Problem statement:
Print the data below verbatim, minus images.

Provided data:
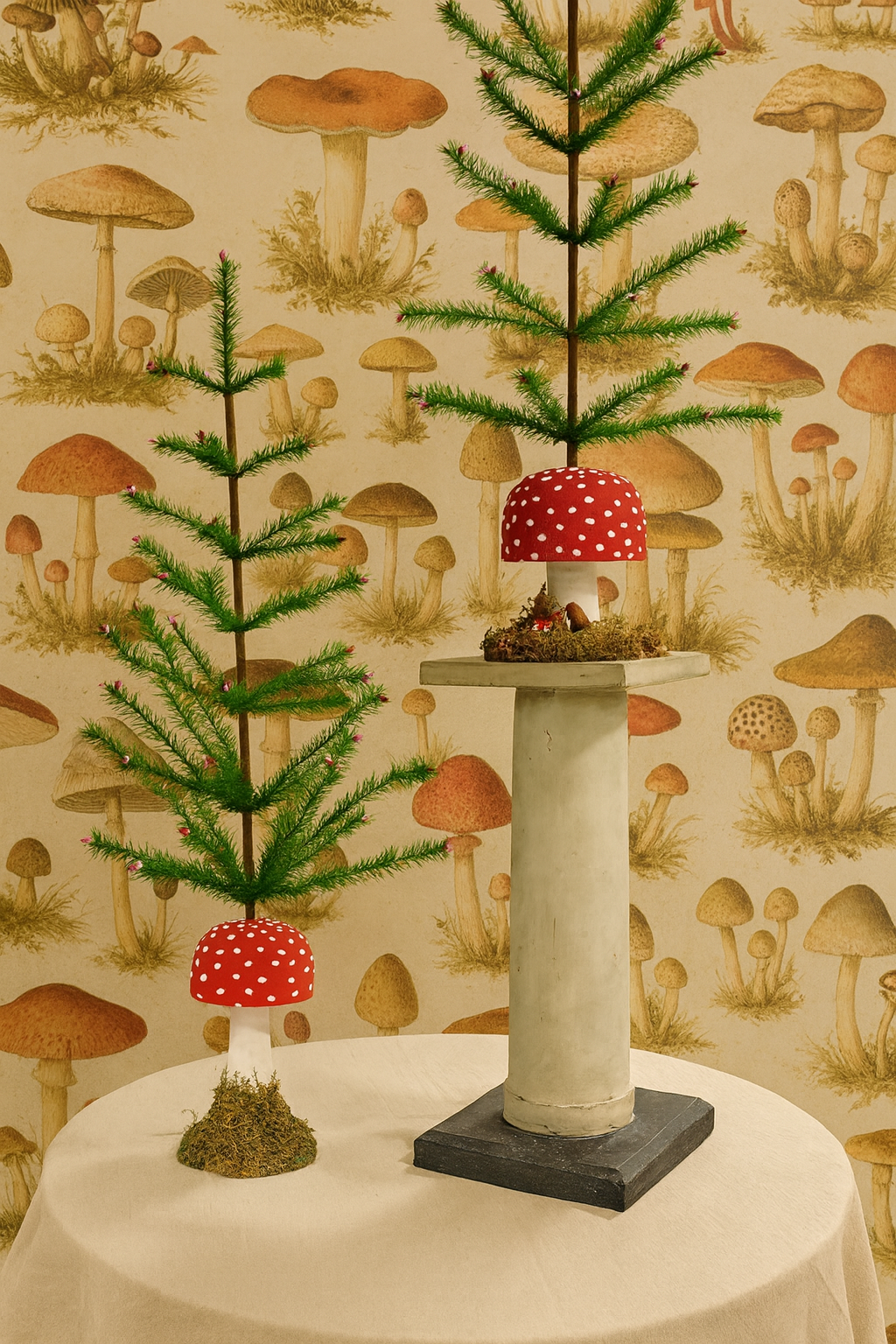 Vintage Style Mushroom Goosefeather Trees | Vintage by Crystal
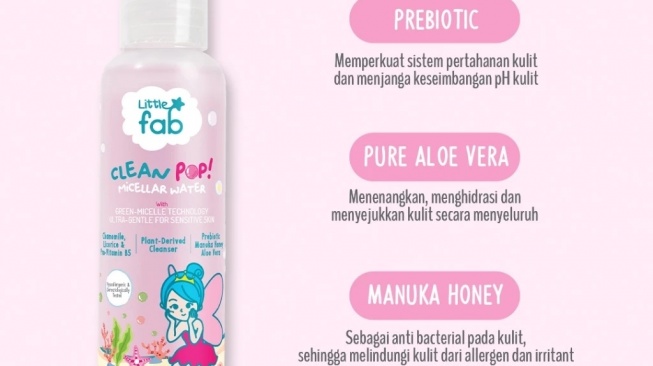 Little Fab Kids Clean Pop! Micellar Water (Shopee)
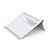Supporto Computer Sostegnotile Notebook Universale K11 per Apple MacBook Air 13 pollici (2020) Argento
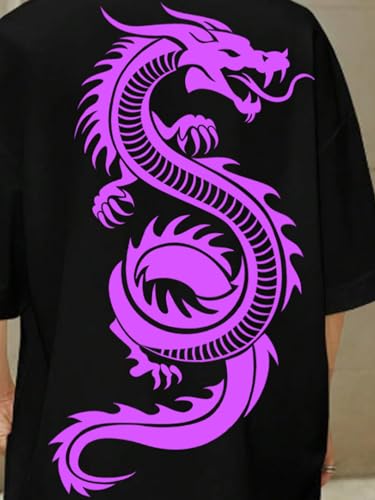 Image of Rigo Printed Oversized T-Shirts for Men | Drop Shoulder T-Shirt for Men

Your solution:
 Vintage Style Mushroom Goosefeather Trees | Vintage by Crystal
 Little Fab Kids Clean Pop! Micellar Water (Shopee)
Supporto Computer Sostegnotile Notebook Universale K11 per Apple MacBook Air 13 pollici (2020) Argento
 Image of Rigo Printed Oversized T-Shirts for Men | Drop Shoulder T-Shirt for Men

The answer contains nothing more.